§ Records from a collection:
┄┄┄┄┄┄

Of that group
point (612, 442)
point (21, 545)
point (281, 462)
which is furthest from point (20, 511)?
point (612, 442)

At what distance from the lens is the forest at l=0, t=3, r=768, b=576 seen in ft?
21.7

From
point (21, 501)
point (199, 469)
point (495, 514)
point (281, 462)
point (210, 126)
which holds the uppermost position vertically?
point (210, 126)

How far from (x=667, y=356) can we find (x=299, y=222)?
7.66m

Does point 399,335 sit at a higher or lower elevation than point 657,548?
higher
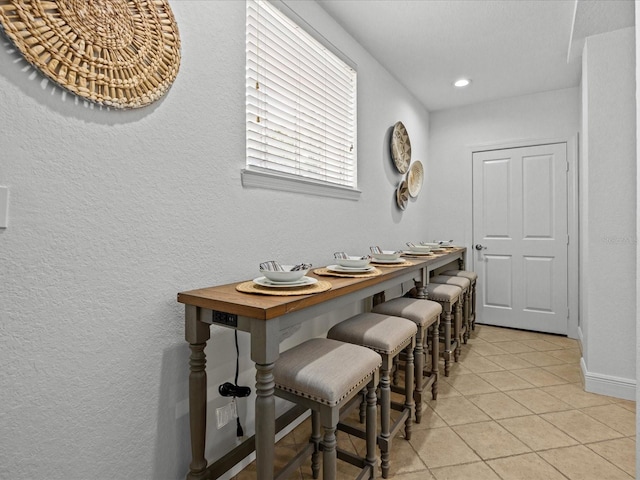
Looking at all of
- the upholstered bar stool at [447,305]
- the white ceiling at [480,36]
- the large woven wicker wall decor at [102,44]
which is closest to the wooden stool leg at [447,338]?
the upholstered bar stool at [447,305]

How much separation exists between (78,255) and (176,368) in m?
0.57

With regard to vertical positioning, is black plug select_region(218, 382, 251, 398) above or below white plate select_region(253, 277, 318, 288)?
below

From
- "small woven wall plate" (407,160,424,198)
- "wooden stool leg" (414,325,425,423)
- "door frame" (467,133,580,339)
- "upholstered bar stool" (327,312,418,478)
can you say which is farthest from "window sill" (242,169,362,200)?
"door frame" (467,133,580,339)

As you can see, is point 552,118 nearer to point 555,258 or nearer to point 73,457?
point 555,258

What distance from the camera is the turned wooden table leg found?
→ 129cm

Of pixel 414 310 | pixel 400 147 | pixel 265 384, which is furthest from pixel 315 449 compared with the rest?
→ pixel 400 147

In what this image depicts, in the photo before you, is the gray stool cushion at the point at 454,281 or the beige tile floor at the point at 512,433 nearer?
the beige tile floor at the point at 512,433

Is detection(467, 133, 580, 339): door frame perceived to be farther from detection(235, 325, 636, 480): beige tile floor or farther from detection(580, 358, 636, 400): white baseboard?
detection(580, 358, 636, 400): white baseboard

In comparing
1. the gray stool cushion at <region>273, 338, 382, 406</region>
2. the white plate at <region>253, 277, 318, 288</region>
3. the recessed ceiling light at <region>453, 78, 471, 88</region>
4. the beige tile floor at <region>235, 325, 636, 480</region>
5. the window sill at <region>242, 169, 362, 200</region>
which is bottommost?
the beige tile floor at <region>235, 325, 636, 480</region>

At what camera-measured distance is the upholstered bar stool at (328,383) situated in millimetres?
1185

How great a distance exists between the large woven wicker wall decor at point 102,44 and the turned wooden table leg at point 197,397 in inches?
31.8

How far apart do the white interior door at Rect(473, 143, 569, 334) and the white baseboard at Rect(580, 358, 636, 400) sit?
136cm

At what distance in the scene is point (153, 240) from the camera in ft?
4.17

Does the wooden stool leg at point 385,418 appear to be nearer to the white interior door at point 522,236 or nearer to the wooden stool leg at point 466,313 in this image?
the wooden stool leg at point 466,313
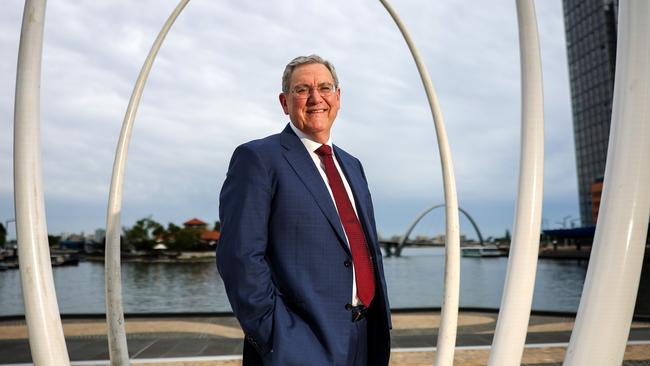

┄┄┄┄┄┄

Rewrite every line of the records above as a numbered list, skipping blank lines and leaving out the pictures.

§ Output of the exercise:
1. Of that group
2. point (612, 442)
3. point (21, 545)
4. point (281, 462)
5. which is furthest from point (20, 511)?
6. point (612, 442)
7. At what distance from the lens is the forest at l=0, t=3, r=768, b=576 seen in ft?
8. 21.7
9. From
10. point (21, 501)
11. point (199, 469)
12. point (495, 514)
13. point (281, 462)
14. point (210, 126)
15. which holds the uppermost position vertically?
16. point (210, 126)
17. How far from (x=667, y=356) can we find (x=299, y=222)?
18. 7.66m
19. Does point 399,335 sit at a higher or lower elevation than point 657,548?
20. higher
21. Looking at all of
22. - the upholstered bar stool at [447,305]
23. - the white ceiling at [480,36]
24. - the large woven wicker wall decor at [102,44]
25. which is closest to the wooden stool leg at [447,338]?
26. the upholstered bar stool at [447,305]
27. How much separation exists between (78,255) and (176,368) in m?
28. 0.57
29. With regard to vertical positioning, is black plug select_region(218, 382, 251, 398) above or below white plate select_region(253, 277, 318, 288)?
30. below
31. From
32. - "small woven wall plate" (407,160,424,198)
33. - "wooden stool leg" (414,325,425,423)
34. - "door frame" (467,133,580,339)
35. - "upholstered bar stool" (327,312,418,478)
36. can you say which is farthest from "window sill" (242,169,362,200)?
37. "door frame" (467,133,580,339)
38. As you can see, is point 552,118 nearer to point 555,258 or nearer to point 73,457?
39. point 555,258
40. What distance from the camera is the turned wooden table leg found?
41. → 129cm
42. Of pixel 414 310 | pixel 400 147 | pixel 265 384, which is furthest from pixel 315 449 compared with the rest?
43. → pixel 400 147
44. In what this image depicts, in the photo before you, is the gray stool cushion at the point at 454,281 or the beige tile floor at the point at 512,433 nearer?
45. the beige tile floor at the point at 512,433
46. Is detection(467, 133, 580, 339): door frame perceived to be farther from detection(235, 325, 636, 480): beige tile floor or farther from detection(580, 358, 636, 400): white baseboard?
47. detection(580, 358, 636, 400): white baseboard
48. In comparing
49. 1. the gray stool cushion at <region>273, 338, 382, 406</region>
50. 2. the white plate at <region>253, 277, 318, 288</region>
51. 3. the recessed ceiling light at <region>453, 78, 471, 88</region>
52. 4. the beige tile floor at <region>235, 325, 636, 480</region>
53. 5. the window sill at <region>242, 169, 362, 200</region>
54. which is bottommost?
55. the beige tile floor at <region>235, 325, 636, 480</region>
56. At what camera-measured distance is the upholstered bar stool at (328,383) situated in millimetres?
57. 1185
58. How great a distance exists between the large woven wicker wall decor at point 102,44 and the turned wooden table leg at point 197,397 in inches?
59. 31.8
60. How far apart do the white interior door at Rect(473, 143, 569, 334) and the white baseboard at Rect(580, 358, 636, 400) sit?
61. 136cm
62. At what distance in the scene is point (153, 240) from the camera in ft?
63. 4.17
64. Does the wooden stool leg at point 385,418 appear to be nearer to the white interior door at point 522,236 or nearer to the wooden stool leg at point 466,313 in this image?
65. the wooden stool leg at point 466,313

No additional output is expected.